Thursday, April 9, 2009

1307 Obama - Gulliver

Rick Wagner Wednesday, April 08, 2009
Normally it would not seem the United States Constitution and Lemuel Gulliver would have much in common, but this fictional character and our bedrock document of government have received similar treatment.
Just as our traveler, Gulliver, was a giant in the land of Lilliputians, so our Constitution is in our Republic. And, as Gulliver was restrained as he slept by tiny men to bend him to their own purposes, such has been the recent treatment of our founding document.
Jonathan Swift’s character in Gulliver was written as political and social satire and, while the context of the era may have lapsed, the messages still ring true.
In the annals of history, the United States Constitution and its framers loom as giants. Many of their interpreters are diminutive in comparison, but they seem forever busy turning the Constitution from a great shield for the citizen to a sword for the activist.
Jurists seeking to insert substantive due process into the document and let judges discover rights not written, but divined by their interpretation, threw the first silken cords. A case in 1967 supplied a fragment of language that serves as the jumping off point for this misapplied reasoning, as the Supreme Court quite reasonably struck down a law from the Jim Crow era outlawing marriage between different races as being antithetical to the clause guaranteeing equal protection under the law. Toward the end of the decision, the court added language that marriage was a substantive right.
This implied that there were rights granted individuals beyond those named by the Constitution, which could be interpreted from a meaning given to the language of the document. This gave rise to future courts interpreting “shadow” rights that were often used as battering rams against social norms.
This interpretation of “shadow” rights most famously is found in the decision of Roe v. Wade, preventing the states from interposing legal barriers to abortion on the grounds that such action would violate the court’s discovery of a fundamental and substantive right to privacy in the Constitution.
This decision is often misunderstood to be about whether the Supreme Court views abortion as legal. The question actually is whether a right to privacy exists that can be interpreted to prevent the states from deciding if abortion should be legal or regulated within their individual boundaries.
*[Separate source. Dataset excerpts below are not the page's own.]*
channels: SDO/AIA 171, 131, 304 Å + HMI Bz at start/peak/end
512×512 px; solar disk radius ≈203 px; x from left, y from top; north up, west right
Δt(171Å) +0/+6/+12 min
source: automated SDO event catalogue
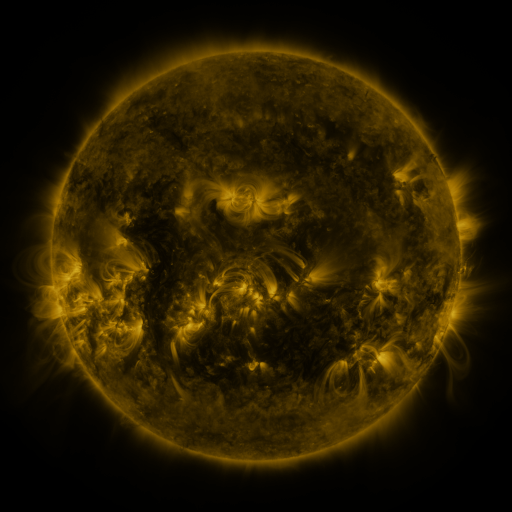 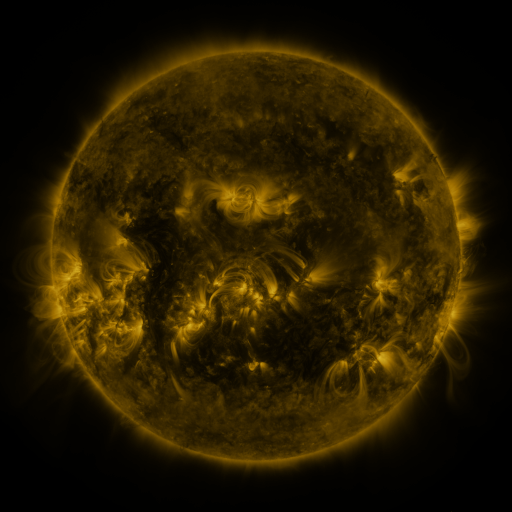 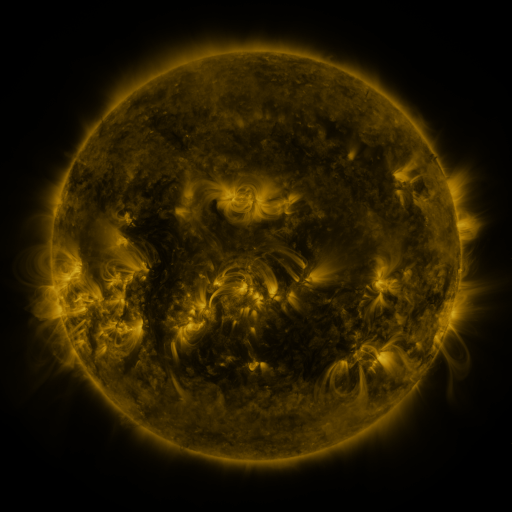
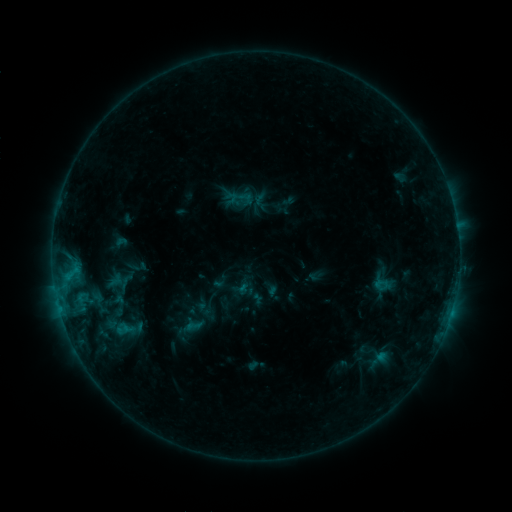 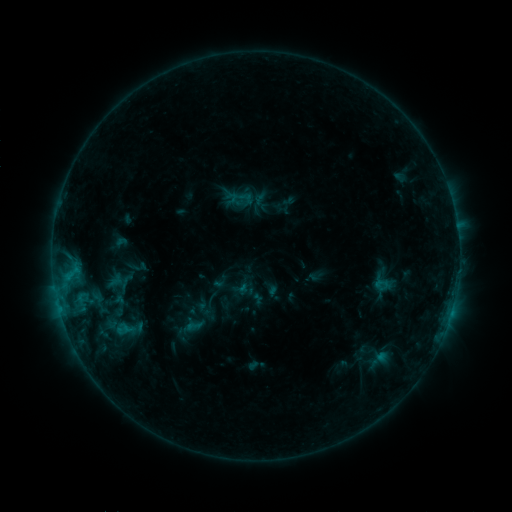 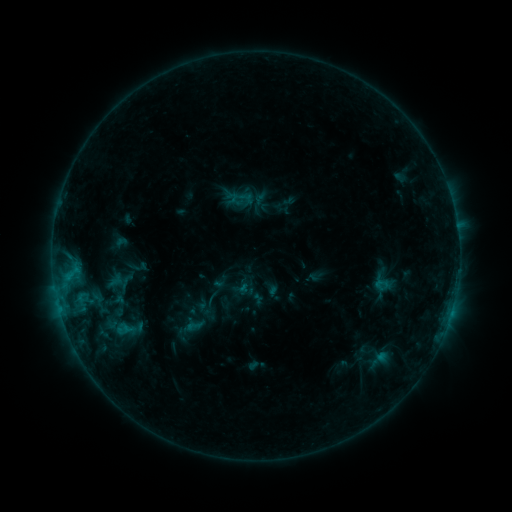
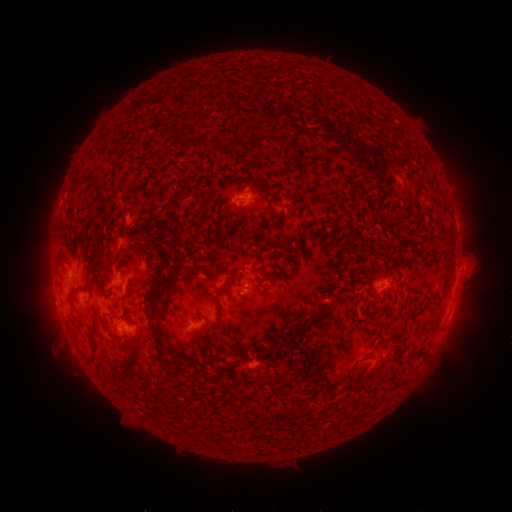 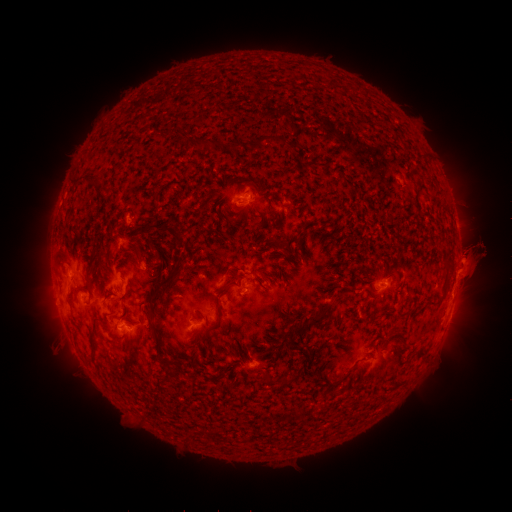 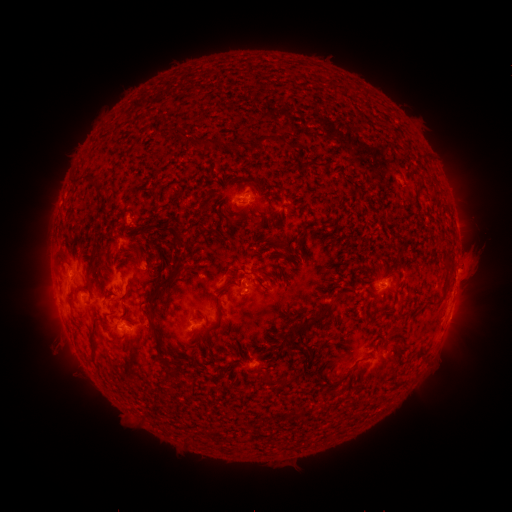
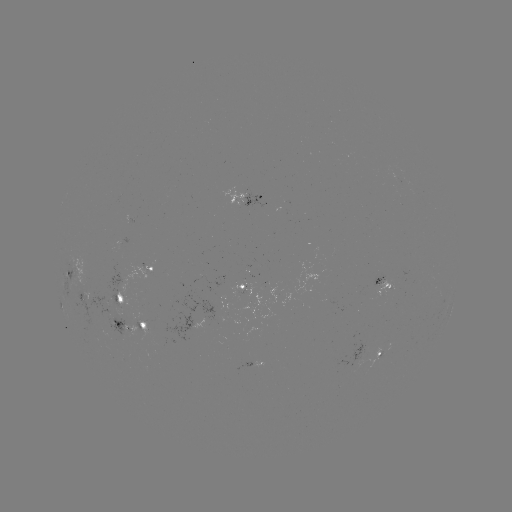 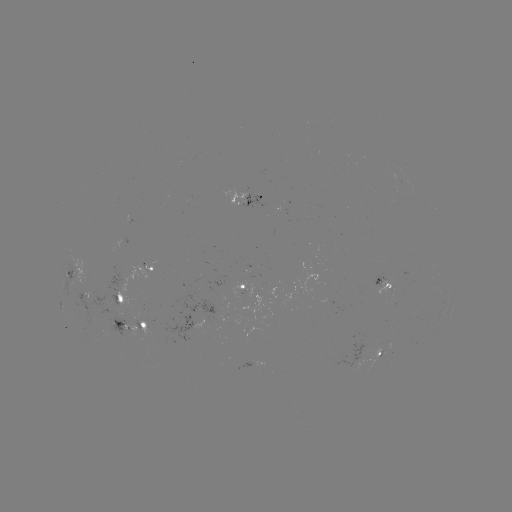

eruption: [444, 220, 506, 281]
Employing a visioning process that discovers intentions beyond the pen of the author, and elevates them to be substantive and fundamental, makes it nearly impossible for the states or the citizenry to affect their exercise.
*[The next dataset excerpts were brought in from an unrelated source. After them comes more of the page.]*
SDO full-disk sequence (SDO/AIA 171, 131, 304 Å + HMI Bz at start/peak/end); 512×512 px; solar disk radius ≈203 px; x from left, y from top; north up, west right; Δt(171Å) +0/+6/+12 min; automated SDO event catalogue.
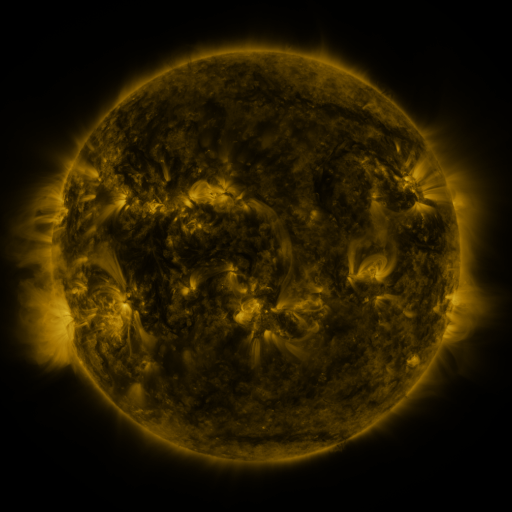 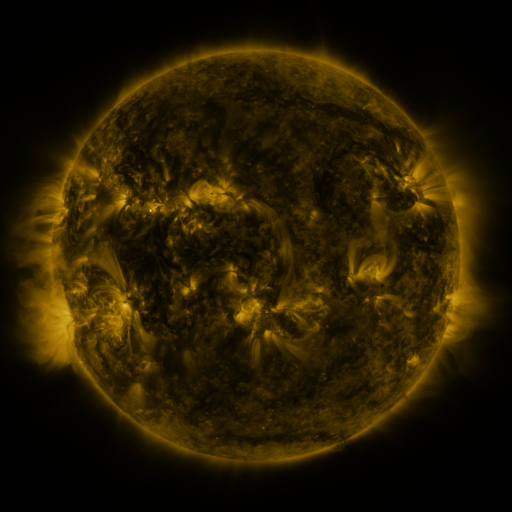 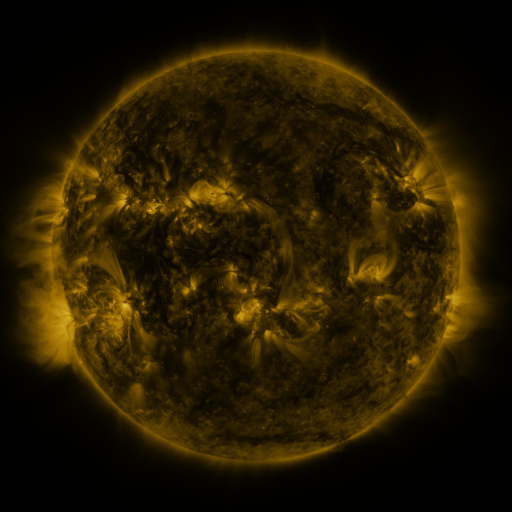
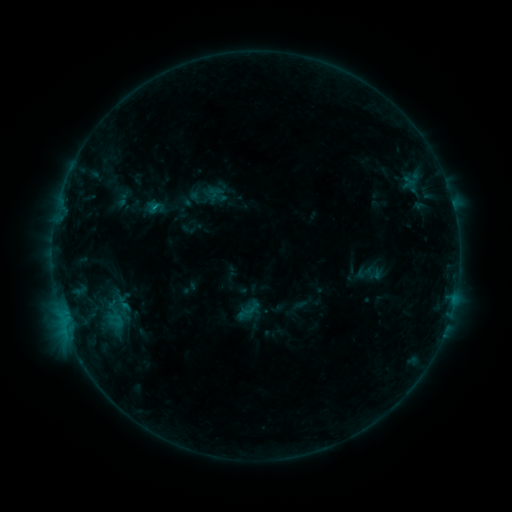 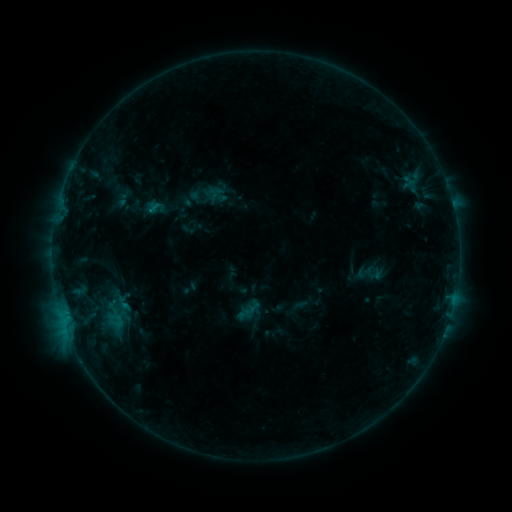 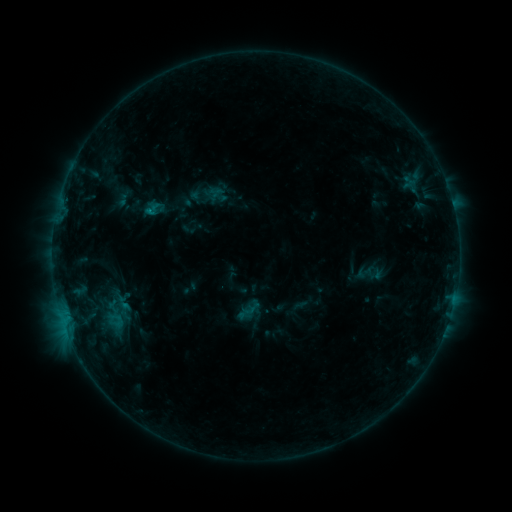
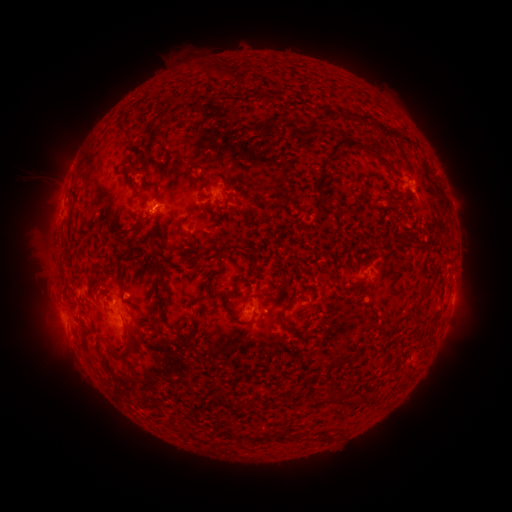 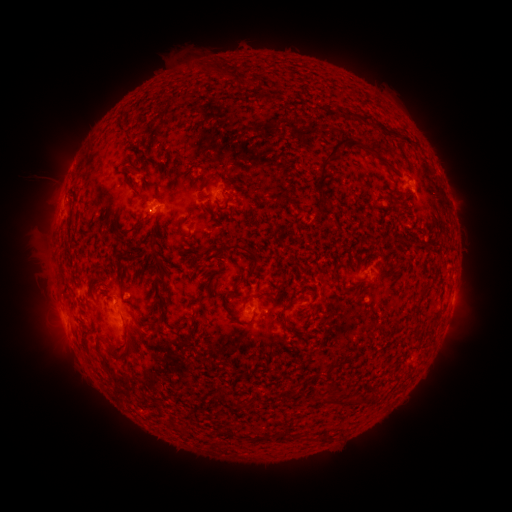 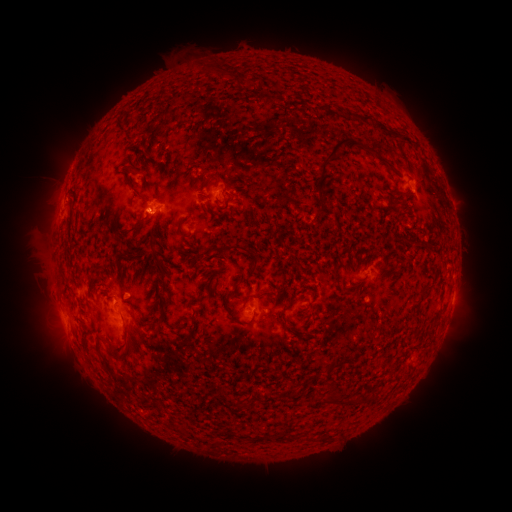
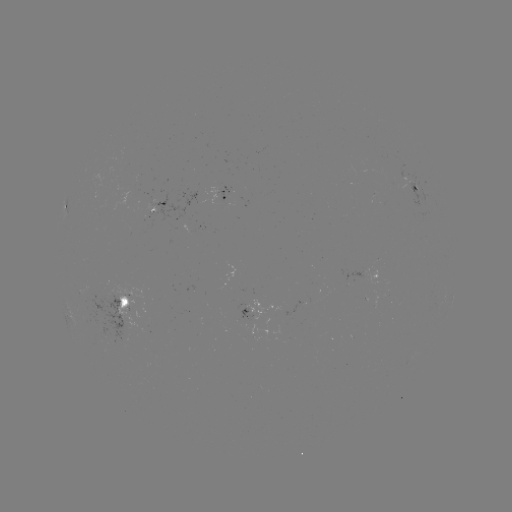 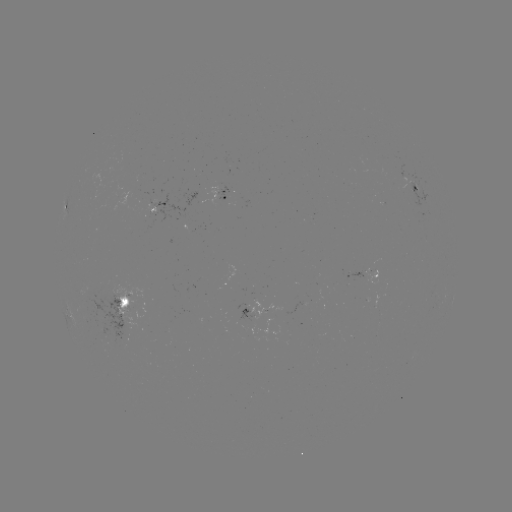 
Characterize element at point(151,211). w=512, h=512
B4.5 flare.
This becomes important as we consider one of President Obama’s first judicial nominations.
David Hamilton presently is a trial court judge at the federal level whom the president wishes to elevate to the appellate court in Chicago. Judge Hamilton’s interpretation of the right to privacy and substantive due process has led to him to declare unconstitutional a law to require convicted sex offenders to allow authorities access to their personal computers.
The New York Times noted that the judge, in his decision, felt that the amendment cut into the heart of a person’s right to privacy in his home. He added, “The ability of the individual to retreat into his home and therefore to be free from unreasonable intrusion by the government stands at the very core” of constitutional protections against unreasonable searches.
This makes a jumble of whether a search is reasonable within the sanctity of one’s home, a possibility that clearly exists within the Constitution, by placing it in an almost subservient role to a right to privacy, which has only been interpreted to exist in the Constitution.
Such a view is troubling to those who believe the framers knew what they meant and were capable of deciding if a right to privacy was important enough to be written into the Constitution and placed upon the same level as the Bill of Rights’ prohibition against unreasonable search and seizure.
I hope that those who treasure the genius of our Constitution do not sleep like Gulliver.